---- Bahan yang Diberikan
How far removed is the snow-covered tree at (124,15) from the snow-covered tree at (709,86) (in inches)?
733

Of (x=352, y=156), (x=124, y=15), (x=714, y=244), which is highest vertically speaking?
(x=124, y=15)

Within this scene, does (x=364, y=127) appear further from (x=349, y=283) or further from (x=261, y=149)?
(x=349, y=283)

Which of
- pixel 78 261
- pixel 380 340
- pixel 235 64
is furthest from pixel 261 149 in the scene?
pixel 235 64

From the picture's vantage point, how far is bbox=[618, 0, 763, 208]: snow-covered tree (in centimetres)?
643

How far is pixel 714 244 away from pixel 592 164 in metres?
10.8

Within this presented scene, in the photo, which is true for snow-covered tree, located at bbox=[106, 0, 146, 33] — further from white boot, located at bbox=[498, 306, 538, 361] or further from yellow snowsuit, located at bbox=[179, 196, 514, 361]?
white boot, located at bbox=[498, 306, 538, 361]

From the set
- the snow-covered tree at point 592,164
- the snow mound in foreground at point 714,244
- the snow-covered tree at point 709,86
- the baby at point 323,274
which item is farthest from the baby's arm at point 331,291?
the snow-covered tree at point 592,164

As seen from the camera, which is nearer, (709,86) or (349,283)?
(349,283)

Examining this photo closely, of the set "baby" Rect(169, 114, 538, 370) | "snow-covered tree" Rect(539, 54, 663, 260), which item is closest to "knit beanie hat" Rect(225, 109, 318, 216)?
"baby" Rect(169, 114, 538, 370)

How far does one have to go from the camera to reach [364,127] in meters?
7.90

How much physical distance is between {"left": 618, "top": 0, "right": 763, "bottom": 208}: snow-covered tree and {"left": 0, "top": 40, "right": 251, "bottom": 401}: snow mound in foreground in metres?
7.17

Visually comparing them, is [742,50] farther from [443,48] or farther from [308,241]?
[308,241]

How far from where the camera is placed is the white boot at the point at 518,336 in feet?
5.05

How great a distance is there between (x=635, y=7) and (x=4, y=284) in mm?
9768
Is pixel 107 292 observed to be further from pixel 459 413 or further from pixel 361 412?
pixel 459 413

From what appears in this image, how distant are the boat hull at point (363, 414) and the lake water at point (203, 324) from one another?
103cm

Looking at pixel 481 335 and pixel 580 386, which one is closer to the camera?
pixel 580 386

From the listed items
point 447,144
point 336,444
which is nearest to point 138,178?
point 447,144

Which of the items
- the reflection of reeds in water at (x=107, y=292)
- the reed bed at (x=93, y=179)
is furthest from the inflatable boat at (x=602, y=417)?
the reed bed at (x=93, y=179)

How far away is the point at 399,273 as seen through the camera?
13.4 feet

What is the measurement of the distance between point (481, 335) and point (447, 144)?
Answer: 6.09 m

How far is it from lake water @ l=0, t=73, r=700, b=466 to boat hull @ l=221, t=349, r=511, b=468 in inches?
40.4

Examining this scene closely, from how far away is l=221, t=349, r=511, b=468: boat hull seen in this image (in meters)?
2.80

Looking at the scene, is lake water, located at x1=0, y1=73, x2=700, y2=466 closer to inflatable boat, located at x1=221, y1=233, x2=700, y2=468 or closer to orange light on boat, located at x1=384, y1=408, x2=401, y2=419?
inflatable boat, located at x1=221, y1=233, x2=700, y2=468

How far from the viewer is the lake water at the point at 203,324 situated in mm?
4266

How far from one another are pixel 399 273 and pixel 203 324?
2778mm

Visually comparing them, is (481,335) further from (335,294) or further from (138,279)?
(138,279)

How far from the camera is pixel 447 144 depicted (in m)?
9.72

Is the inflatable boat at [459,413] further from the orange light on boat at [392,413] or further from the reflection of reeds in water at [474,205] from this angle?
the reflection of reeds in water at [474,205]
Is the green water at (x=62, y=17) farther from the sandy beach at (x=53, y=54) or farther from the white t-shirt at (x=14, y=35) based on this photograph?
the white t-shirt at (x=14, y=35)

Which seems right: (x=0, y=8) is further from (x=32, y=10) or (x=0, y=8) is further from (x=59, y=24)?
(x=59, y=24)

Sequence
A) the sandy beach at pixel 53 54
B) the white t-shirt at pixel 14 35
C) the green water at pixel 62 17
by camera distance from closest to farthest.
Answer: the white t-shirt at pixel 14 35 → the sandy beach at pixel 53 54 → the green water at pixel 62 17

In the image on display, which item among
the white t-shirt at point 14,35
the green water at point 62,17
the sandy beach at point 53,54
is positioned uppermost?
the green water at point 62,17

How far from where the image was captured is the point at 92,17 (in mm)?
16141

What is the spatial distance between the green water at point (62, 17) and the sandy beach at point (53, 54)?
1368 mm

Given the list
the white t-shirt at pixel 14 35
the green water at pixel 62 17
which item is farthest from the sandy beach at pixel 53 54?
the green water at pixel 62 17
--------
### Petunjuk
Tolong tuliskan kembali tanpa perubahan bagian di atas yang dibuka oleh baris berisi "Looking at pixel" dan ditutup oleh baris berisi "Answer: 6.09 m", termasuk kedua baris itu.

### Jawaban
Looking at pixel 481 335 and pixel 580 386, which one is closer to the camera?
pixel 580 386

From the listed items
point 447,144
point 336,444
which is nearest to point 138,178?
point 447,144

Which of the items
- the reflection of reeds in water at (x=107, y=292)
- the reed bed at (x=93, y=179)
is furthest from the inflatable boat at (x=602, y=417)?
the reed bed at (x=93, y=179)

How far away is the point at 399,273 as seen through the camera?
13.4 feet

What is the measurement of the distance between point (481, 335) and point (447, 144)?
Answer: 6.09 m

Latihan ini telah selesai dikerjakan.